▶ **Given problem 1**
Answer these questions from the passage on corporate media and local newspapers:
(a) Who wrote for the Washington Post about Aaron's piece?
(b) What does corporate media mainly blame for the collapse of local newspapers?
(c) What did corporate media rarely speak of?
▶ **Given problem 2**
List every descriptor that the final sentence of the passage on corporate media and local newspapers applies to the model of reporting.
▶ **Given problem 3**
Write a continuation of the passage on corporate media and local newspapers, beginning after its final sentence.

▶ **Text provided**
================================
The corporate media have not covered many stories like this, mainly because it goes against their profit motives and is critical of their industry. Margaret Sullivan, writing for the Washington Post, noted Aaron’s piece, offering tepid endorsement, while some other articles addressed the ongoing demise of newspapers. That said, corporate media rarely spoke of the efficacy of a public solution to this problem. They mainly blame the Internet and television for the collapse of local newspapers. Ignoring the failures of the profit and advertising-centric model for many local media outlets enables well-heeled corporate owners to purchase these smaller, struggling sources and in turn control anti-public media narratives (or further downsize newsrooms into non-existence). Addressing the need for publicly owned news media would force them to face the truth that their pro-corporate, ad-funded, false equivalency model of institutionally biased reporting is no longer working, and in fact, arguably never worked in the interest of the public sector it claims to serve.
================================
▶ **Recorded data**
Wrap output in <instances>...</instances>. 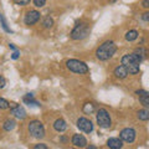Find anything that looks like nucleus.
================================
▶ **Expected answer 1**
(a) Margaret Sullivan
(b) The Internet and television
(c) The efficacy of a public solution to this problem

▶ **Expected answer 2**
pro-corporate, ad-funded, false equivalency, institutionally biased

▶ **Expected answer 3**
Sources:

Victor Pickard, “We Need a Media System That Serves People’s Needs, Not Corporations,” Jacobin, January 27, 2020, https://jacobinmag.com/2020/01/corporate-media-system-democracy.

Victor Pickard, “American Journalism is Dying. Its Survival Requires Public Funds,” The Guardian, February 19, 2020, https://www.theguardian.com/commentisfree/2020 /feb/19/american-journalism-press-publishing-mcclatchy.

Craig Aaron, “Journalism Needs a Stimulus. Here’s What it Should Look Like,” Columbia Journalism Review, March 24, 2020, https://www.cjr.org/analysis/journalism-stimulus.php.

Student Researcher: Veronica Vasquez (Diablo Valley College)

Faculty Advisor: Mickey Huff (Diablo Valley College)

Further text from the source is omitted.